Pandas

Pandas is usually used for loading, transforming and dumping data. Pandas is build in NumPy {which is implemented in C}, which improves speed and getting rid of Garbage collector.

There are some key data-structures while working with Pandas

  1. Series: One dimensional array containing sequences of values

  2. DataFrame {containers for Series}: Represents rectangular table for data and contains an ordered collection of columns, each of which can be of different values. It has both:
    1. Row Index

    2. Column Index

  3. Panel {containers for DataFrame}: This is a three-dimensional data-structure

Peeking data from CSV file

active_cases_and_patents = pd.read_csv("./data/active_case_patents.csv")
active_cases_and_patents.head()

Counting rows in frame

print(f"Total case sample:{active_cases_and_patents.shape[0]}")

Series from NumPy arrays

import pandas as pd
import numpy as np
data = np.array(['a','b','c','d'])
s = pd.Series(data)

Series from Dictionary

data = {'a' : 0., 'b' : 1., 'c' : 2.}
s = pd.Series(data)

Retrieve multiple elements from Series

s = pd.Series([1,2,3,4,5],index = ['a','b','c','d','e'])
#retrieve multiple elements
print(s[['a','c','d']])

Create frame from nested list

data = [['Alex',10],['Bob',12],['Clarke',13]]
df = pd.DataFrame(data,columns=['Name','Age'],dtype=float)

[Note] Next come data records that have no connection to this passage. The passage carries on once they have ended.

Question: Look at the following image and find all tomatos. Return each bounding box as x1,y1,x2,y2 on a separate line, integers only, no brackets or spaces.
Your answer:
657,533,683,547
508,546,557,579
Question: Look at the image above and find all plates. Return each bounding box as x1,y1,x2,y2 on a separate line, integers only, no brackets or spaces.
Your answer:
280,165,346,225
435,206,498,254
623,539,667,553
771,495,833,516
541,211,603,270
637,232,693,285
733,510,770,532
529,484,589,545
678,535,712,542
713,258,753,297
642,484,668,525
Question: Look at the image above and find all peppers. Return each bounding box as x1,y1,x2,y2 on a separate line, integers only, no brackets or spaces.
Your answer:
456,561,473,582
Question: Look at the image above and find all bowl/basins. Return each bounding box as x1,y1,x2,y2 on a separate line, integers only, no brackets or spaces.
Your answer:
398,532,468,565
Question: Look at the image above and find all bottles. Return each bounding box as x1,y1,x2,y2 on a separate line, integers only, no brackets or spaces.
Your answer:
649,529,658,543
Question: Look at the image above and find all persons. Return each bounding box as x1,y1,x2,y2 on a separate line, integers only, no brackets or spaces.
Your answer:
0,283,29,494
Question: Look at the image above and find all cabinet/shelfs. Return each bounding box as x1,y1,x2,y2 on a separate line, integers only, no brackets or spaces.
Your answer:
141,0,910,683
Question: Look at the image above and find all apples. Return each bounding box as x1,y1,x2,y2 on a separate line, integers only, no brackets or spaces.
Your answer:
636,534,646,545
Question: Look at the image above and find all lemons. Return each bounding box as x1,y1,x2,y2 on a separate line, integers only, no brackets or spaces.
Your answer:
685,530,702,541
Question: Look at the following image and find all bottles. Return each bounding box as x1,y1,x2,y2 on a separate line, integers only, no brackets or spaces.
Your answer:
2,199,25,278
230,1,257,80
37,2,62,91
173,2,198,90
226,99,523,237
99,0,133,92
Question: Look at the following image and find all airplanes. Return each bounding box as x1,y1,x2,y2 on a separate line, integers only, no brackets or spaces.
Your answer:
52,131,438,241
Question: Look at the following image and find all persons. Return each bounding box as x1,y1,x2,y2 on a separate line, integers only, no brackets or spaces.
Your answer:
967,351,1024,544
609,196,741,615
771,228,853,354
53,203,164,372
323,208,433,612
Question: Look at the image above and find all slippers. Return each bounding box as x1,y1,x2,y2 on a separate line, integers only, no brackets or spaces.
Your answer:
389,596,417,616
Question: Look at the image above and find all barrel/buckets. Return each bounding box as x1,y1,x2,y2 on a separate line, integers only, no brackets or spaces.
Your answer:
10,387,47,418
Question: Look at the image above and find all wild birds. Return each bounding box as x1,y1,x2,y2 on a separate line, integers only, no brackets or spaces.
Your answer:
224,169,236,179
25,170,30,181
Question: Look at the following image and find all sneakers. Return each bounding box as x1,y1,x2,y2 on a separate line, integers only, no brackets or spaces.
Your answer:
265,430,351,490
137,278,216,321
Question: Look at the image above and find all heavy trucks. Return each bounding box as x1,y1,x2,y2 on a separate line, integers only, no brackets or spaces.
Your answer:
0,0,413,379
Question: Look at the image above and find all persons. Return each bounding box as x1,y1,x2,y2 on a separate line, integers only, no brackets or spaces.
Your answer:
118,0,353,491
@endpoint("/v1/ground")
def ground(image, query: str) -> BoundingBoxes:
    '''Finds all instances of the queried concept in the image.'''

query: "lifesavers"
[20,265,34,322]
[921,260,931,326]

Create frame from dict of list

data = {'Name':['Tom', 'Jack', 'Steve', 'Ricky'],'Age':[28,34,29,42]}
df = pd.DataFrame(data)

Create frame from list of dict

data = [{'a': 1, 'b': 2},{'a': 5, 'b': 10, 'c': 20}]

#With two column indices, values same as dictionary keys
df1 = pd.DataFrame(data, index=['first', 'second'], columns=['a', 'b'])

#With two column indices with one index with other name
df2 = pd.DataFrame(data, index=['first', 'second'], columns=['a', 'b1'])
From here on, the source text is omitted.